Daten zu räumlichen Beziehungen

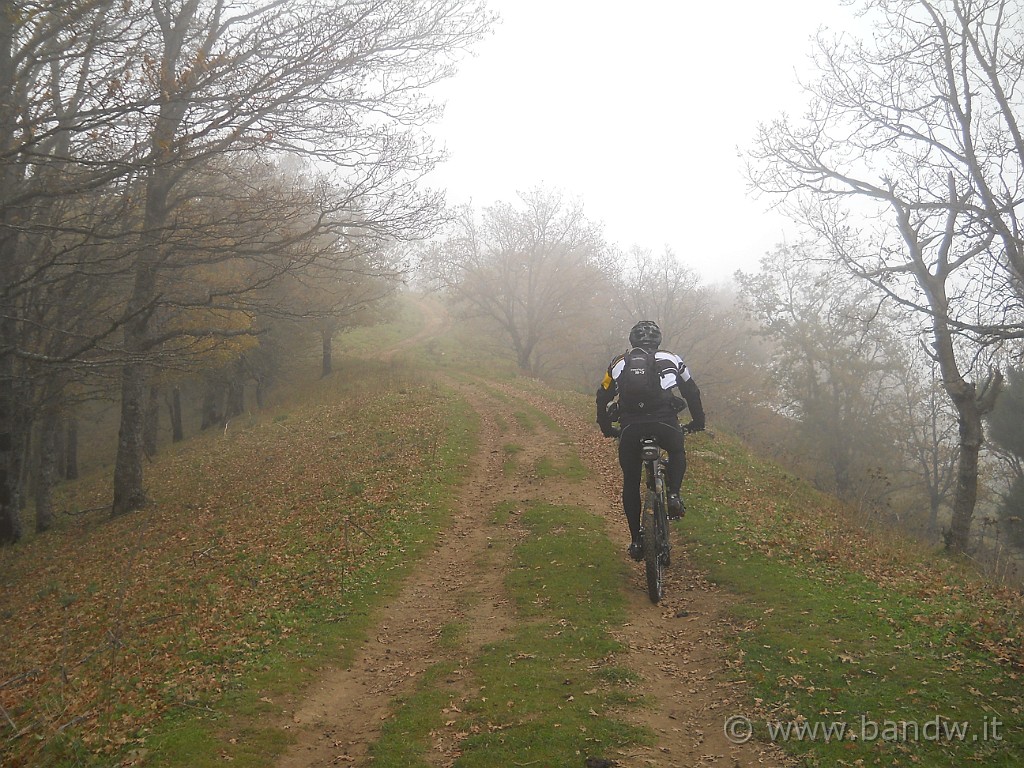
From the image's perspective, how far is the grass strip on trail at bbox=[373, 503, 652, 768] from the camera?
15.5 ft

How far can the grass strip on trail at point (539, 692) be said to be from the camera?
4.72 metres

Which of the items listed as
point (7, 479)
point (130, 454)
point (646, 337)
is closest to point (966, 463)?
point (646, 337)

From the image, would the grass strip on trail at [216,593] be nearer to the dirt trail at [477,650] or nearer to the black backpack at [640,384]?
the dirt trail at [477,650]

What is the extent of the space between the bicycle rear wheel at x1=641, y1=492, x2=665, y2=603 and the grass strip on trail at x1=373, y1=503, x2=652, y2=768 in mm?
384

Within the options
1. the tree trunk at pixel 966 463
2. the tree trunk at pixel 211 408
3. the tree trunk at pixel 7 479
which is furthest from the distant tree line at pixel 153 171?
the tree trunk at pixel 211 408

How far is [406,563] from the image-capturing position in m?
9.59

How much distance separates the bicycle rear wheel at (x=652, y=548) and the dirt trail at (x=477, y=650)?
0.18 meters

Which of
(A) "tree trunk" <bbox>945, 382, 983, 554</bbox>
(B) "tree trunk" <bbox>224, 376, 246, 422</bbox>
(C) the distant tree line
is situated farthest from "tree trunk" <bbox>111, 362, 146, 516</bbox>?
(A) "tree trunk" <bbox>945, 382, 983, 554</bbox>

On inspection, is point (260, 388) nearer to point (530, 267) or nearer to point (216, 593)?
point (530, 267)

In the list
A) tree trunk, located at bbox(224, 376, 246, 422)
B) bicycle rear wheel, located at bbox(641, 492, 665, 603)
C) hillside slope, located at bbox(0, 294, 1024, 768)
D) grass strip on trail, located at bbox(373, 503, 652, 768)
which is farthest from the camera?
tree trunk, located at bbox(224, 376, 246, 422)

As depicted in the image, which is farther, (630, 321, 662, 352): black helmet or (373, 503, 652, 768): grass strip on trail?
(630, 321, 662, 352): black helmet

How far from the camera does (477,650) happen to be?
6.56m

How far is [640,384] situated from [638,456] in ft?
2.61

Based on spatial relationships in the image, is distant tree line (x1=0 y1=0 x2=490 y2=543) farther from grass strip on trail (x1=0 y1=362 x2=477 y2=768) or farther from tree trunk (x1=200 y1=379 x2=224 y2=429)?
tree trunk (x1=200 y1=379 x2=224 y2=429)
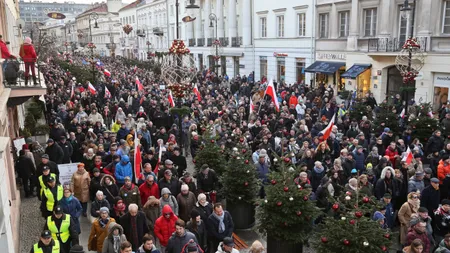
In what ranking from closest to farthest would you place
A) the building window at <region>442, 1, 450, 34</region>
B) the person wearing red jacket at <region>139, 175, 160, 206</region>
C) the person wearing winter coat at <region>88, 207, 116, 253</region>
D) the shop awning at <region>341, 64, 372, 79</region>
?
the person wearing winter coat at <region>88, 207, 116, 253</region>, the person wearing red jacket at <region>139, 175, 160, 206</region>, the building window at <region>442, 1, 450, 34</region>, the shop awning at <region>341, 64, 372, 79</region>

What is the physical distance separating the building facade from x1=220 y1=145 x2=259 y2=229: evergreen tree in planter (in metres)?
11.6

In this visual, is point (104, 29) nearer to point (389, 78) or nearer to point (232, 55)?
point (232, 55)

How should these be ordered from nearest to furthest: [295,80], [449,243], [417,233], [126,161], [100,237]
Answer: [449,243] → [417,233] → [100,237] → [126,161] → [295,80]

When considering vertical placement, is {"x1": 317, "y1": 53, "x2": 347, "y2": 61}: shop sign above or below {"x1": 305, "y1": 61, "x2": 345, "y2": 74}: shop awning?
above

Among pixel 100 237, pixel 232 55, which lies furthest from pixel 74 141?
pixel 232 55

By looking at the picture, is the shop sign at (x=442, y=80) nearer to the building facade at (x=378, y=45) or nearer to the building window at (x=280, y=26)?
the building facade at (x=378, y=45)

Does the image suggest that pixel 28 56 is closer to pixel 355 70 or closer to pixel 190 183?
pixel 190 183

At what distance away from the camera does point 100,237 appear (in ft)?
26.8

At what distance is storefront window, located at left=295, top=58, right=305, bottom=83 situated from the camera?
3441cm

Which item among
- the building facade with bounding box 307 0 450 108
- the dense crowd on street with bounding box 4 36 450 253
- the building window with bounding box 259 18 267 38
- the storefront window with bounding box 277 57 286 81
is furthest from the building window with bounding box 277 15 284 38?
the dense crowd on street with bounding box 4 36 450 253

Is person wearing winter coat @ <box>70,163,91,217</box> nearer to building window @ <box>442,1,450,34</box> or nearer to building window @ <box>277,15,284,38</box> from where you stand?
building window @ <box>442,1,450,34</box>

» Arbeitsauftrag: Schreiben Sie aus den Einträgen oben den Abschnitt wortgetreu ab, der mit der Zeile beginnt, die „As depicted in“ enthält, und mit der Zeile endet, die „116, 253</region>, the“ enthält, beide Zeilen eingeschlossen. Lassen Sie dabei die Bilder weg.

» Ergebnis:
As depicted in the image, which is farther, (630, 321, 662, 352): black helmet or (373, 503, 652, 768): grass strip on trail?
(630, 321, 662, 352): black helmet

How far from the camera does (477,650) happen to be?
6.56m

How far is [640,384] situated from [638,456] in ft?
2.61

Based on spatial relationships in the image, is distant tree line (x1=0 y1=0 x2=490 y2=543) farther from grass strip on trail (x1=0 y1=362 x2=477 y2=768) or farther from tree trunk (x1=200 y1=379 x2=224 y2=429)?
tree trunk (x1=200 y1=379 x2=224 y2=429)
In what ranking from closest to farthest would you place
A) the building window at <region>442, 1, 450, 34</region>
B) the person wearing red jacket at <region>139, 175, 160, 206</region>
C) the person wearing winter coat at <region>88, 207, 116, 253</region>
D) the shop awning at <region>341, 64, 372, 79</region>
?
the person wearing winter coat at <region>88, 207, 116, 253</region>, the person wearing red jacket at <region>139, 175, 160, 206</region>, the building window at <region>442, 1, 450, 34</region>, the shop awning at <region>341, 64, 372, 79</region>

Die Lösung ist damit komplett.